What would you do if you were me?
Ok. So I'm on the cusp of making a major life decision here. The Peace Corps is done (at least for the moment) and I have a lot of options for my future, which is great. I don't have any debt, I have very few liabilities, except my kittens (despite the fact that they think they are an asset), and I have an incredible amount of freedom.
Here the are the basic options:
1) Travel
2) Go back to school
3) Go back to work
4) Do nothing
Each of these options is attractive in a number of ways. Well, except number 3. I
don't really want to go back to work. Let's discuss.
Number 1 is the most appealing. Of course. Courtesy of the Peace Corps, I have 1132 dollars to use to buy a flight anywhere United or their myriad partners flies. I'm not not going to use this. The only question is where and for how long. Originally I had planned to fly to northern Brazil and work my way down the coast through Uruguay and eventually return home via Buenos Aires. But now I'm leaning towards India. Then there's the length of time. I'd like to go for more than 6 months, but I have my kittens to think of. I believe I will be disowned if I leave my little charges in the hands of their surrogate mom for any longer than 3 months. If you could go anywhere in the world right now, where would you go?
Number 2 is also very interesting to me now. I've always planned on returning to university to work on a Masters degree. The problem now is where to go and what to study. I don't want to get into huge debt, so I'll probably stay in California where I have "residence" and go to a public school which is the most affordable despite spiraling fees and an absurd cost of living. My heart is telling me to go with my passion and study photojournalism. My head is telling me not to be an ass and get an MBA so I can get a job when I graduate. I'm torn. I want to decide soon because I don't want to take both the GRE and the GMAT. One of those insufferable tests is enough for one lifetime. I made almost nothing this year while I was in the Peace Corps, so I will be at the top of the list if I apply for financial aid, a huge benefit of Peace Corps service, to be sure.
Like I said, number 3 is the least attractive option. I'd like to never work another day in my life. If I chose number 3, I think I could make it another 2 years without having to set foot in an office or take orders from some self-important jackass, which I'm assiduously trying to avoid. On the other hand, I could go into business for myself, which is immeasurably more appealing. Here are the options:
Start an import business and bring in crafts from Southeast Asia. This is something I've flirted with for years. It will probably never make me rich, but it will satisfy my wanderlust and my need to be productive. I've always concerned about the viability of such businesses during a downturn in the economy. Can someone explain the Bombay Company to me?
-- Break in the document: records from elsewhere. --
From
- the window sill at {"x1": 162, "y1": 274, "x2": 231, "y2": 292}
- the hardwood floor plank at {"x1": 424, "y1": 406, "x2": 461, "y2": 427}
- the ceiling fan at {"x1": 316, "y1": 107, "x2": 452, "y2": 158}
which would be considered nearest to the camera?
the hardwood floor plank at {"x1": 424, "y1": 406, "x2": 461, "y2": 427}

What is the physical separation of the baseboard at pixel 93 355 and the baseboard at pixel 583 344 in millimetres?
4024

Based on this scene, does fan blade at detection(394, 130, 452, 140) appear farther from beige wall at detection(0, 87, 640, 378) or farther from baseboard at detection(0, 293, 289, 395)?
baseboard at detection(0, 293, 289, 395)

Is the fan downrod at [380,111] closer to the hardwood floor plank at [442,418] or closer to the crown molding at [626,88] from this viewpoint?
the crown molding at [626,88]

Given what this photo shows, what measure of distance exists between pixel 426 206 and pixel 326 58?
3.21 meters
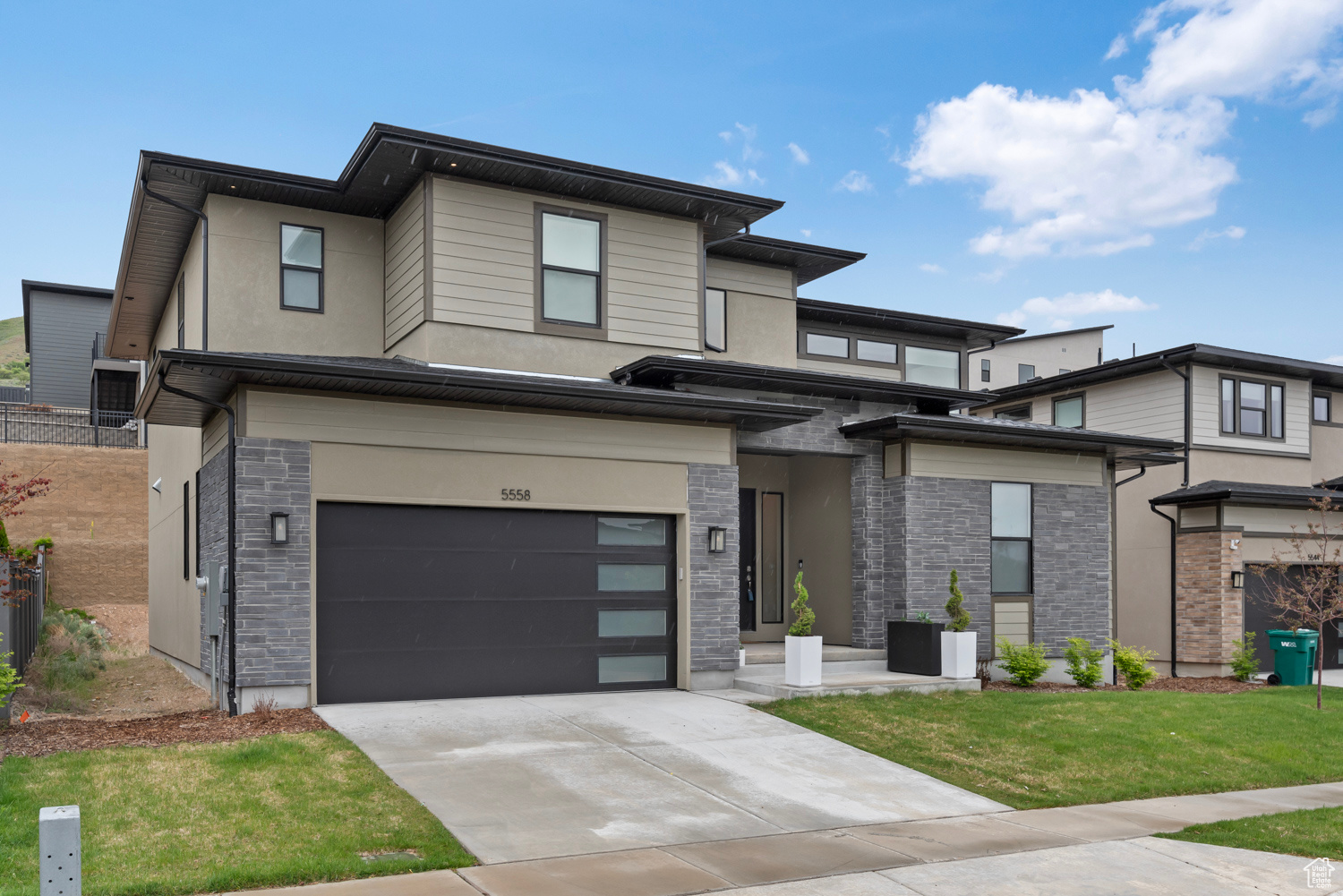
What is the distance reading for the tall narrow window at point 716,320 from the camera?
17.5m

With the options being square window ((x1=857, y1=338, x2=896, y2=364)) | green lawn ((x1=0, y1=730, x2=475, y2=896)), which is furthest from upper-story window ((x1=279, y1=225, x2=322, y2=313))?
square window ((x1=857, y1=338, x2=896, y2=364))

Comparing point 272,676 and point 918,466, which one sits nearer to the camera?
point 272,676

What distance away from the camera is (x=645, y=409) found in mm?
13234

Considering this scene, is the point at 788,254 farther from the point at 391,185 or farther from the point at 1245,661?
the point at 1245,661

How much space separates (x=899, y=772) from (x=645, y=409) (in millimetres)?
5587

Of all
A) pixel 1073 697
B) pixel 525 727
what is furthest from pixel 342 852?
pixel 1073 697

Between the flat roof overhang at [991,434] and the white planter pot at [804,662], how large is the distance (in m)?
3.83

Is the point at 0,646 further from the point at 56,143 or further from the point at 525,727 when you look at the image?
the point at 56,143

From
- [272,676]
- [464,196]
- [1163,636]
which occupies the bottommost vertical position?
[1163,636]

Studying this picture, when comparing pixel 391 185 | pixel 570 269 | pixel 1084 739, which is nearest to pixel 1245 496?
pixel 1084 739

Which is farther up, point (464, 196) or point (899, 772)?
point (464, 196)

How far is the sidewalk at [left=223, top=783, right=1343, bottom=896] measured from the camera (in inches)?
242

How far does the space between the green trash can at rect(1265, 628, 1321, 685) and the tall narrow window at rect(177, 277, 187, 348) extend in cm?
2016

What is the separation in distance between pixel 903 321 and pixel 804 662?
381 inches
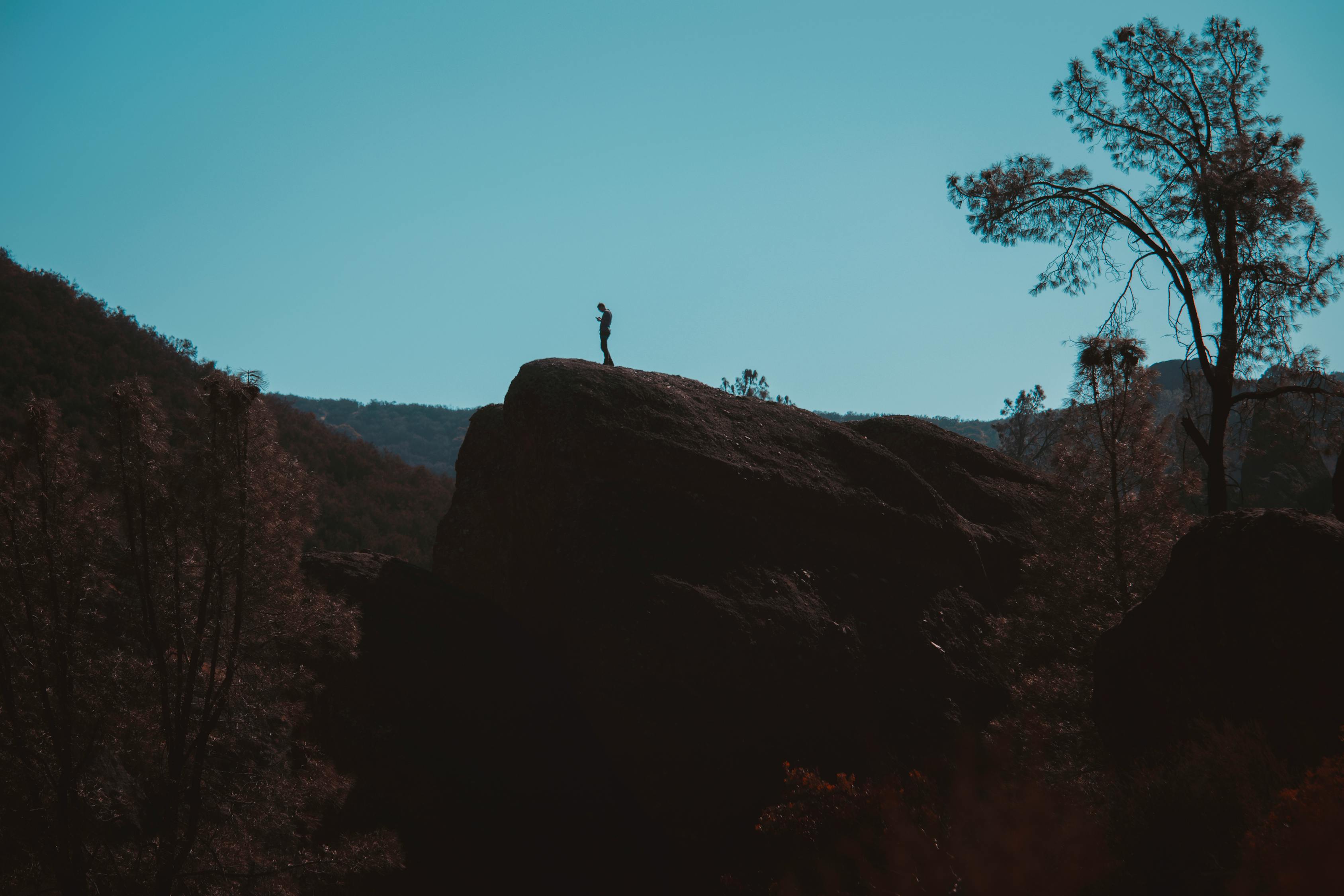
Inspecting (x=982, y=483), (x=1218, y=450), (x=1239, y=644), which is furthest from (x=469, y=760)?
(x=1218, y=450)

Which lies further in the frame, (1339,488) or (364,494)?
(364,494)

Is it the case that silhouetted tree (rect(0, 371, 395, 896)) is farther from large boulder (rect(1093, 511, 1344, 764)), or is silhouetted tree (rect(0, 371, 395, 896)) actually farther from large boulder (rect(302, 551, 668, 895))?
large boulder (rect(1093, 511, 1344, 764))

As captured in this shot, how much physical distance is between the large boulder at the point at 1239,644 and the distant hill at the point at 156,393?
21225 millimetres

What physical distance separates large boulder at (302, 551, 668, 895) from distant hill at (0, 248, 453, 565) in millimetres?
13026

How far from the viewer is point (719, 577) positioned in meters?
12.7

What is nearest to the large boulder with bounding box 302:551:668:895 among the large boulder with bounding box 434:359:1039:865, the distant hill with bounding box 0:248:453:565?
the large boulder with bounding box 434:359:1039:865

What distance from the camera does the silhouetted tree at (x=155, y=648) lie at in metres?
7.69

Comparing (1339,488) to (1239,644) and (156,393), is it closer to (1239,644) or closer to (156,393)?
(1239,644)

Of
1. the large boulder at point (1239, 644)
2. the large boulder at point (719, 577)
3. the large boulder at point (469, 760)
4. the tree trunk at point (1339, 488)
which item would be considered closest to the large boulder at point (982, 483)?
the large boulder at point (719, 577)

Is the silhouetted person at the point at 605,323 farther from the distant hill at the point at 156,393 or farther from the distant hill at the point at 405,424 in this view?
the distant hill at the point at 405,424

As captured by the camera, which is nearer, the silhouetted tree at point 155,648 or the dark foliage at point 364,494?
the silhouetted tree at point 155,648

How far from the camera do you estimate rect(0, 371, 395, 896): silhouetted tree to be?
769cm

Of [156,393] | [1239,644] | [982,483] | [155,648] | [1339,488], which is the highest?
[156,393]

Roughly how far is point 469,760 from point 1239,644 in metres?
9.35
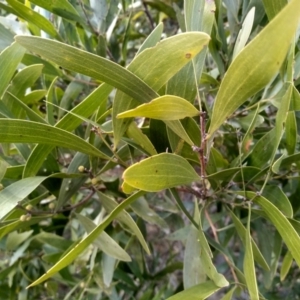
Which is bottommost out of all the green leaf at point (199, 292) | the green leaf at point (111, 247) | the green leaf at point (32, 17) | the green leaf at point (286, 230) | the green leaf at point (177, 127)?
the green leaf at point (199, 292)

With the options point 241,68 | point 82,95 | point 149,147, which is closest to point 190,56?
point 241,68

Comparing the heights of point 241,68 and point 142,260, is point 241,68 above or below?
above

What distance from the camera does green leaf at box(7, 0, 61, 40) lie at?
0.57 metres

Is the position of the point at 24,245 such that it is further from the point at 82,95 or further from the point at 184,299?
the point at 184,299

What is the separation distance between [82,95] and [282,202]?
52cm

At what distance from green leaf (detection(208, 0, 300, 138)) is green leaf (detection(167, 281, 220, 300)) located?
0.22 m

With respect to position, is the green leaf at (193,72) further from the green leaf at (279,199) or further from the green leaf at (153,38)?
the green leaf at (279,199)

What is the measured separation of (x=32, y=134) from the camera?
17.3 inches

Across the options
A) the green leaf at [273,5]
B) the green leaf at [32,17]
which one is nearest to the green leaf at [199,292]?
the green leaf at [273,5]

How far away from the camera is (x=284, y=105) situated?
1.32ft

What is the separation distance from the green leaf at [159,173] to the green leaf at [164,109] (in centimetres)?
4

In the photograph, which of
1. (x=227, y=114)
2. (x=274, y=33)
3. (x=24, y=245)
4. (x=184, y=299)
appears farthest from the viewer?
(x=24, y=245)

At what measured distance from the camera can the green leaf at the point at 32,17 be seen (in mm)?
569

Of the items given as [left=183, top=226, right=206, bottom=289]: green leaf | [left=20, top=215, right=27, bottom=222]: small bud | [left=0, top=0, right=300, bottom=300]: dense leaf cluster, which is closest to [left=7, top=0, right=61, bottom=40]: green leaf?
[left=0, top=0, right=300, bottom=300]: dense leaf cluster
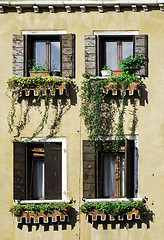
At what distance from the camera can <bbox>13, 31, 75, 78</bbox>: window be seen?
53.1 feet

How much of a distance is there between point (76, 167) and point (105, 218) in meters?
1.71

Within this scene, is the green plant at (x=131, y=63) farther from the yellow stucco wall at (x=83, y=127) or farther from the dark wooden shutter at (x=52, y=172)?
the dark wooden shutter at (x=52, y=172)

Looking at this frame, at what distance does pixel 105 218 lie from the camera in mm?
15594

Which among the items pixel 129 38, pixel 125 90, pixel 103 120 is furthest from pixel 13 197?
pixel 129 38

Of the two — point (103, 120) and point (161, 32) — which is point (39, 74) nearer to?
point (103, 120)

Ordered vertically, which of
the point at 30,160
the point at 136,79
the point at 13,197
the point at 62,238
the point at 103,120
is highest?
the point at 136,79

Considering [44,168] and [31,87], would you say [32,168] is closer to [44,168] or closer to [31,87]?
[44,168]

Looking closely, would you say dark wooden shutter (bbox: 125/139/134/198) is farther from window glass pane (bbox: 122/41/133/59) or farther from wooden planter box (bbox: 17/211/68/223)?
window glass pane (bbox: 122/41/133/59)

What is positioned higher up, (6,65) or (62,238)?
(6,65)

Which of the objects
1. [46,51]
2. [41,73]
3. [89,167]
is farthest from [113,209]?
[46,51]

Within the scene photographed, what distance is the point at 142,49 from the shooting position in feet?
53.1

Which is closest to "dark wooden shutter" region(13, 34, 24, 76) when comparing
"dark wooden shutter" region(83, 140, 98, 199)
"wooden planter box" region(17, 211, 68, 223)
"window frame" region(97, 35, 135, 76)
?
"window frame" region(97, 35, 135, 76)

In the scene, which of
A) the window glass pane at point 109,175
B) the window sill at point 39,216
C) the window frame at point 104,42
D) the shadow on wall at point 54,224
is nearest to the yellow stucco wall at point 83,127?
the shadow on wall at point 54,224

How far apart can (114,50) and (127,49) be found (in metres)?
0.40
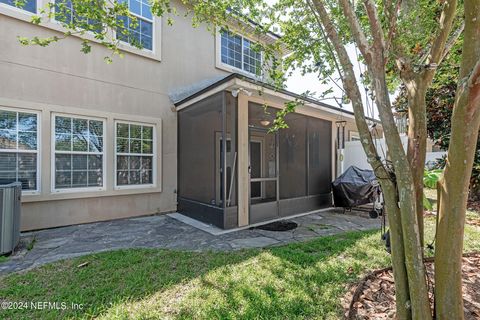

Start my real estate empire. I have some money for a down payment, If I can just decide where I want to live, I can actually buy a place. Of course, this will dictate that I get a job to service the mortgage, but I can deal with it, as long as I'm building equity, which is always fun.
Teach English abroad. Yes. Teach English abroad. I could make myself very useful and go teach my native language in another country. Again, this brings up more questions. Do I want to do it for the experience or to make money? Making money will lead me to Japan, Taiwan or Korea, while and interesting experience would send me off to Cambodia or Eastern Europe. Tough decision. Japan is the frontrunner at the moment.
Take an actual job in a real place. Despite appearances, I actually do have some marketable skills and worked in a few impressive places (CNN, for example) that look really good on a resume to prospective employers who don't know any better. I could take a job in DC or NYC, settle down to a middle class, materialism-driven life and do what everybody else is doing. Not that there's anything wrong with that.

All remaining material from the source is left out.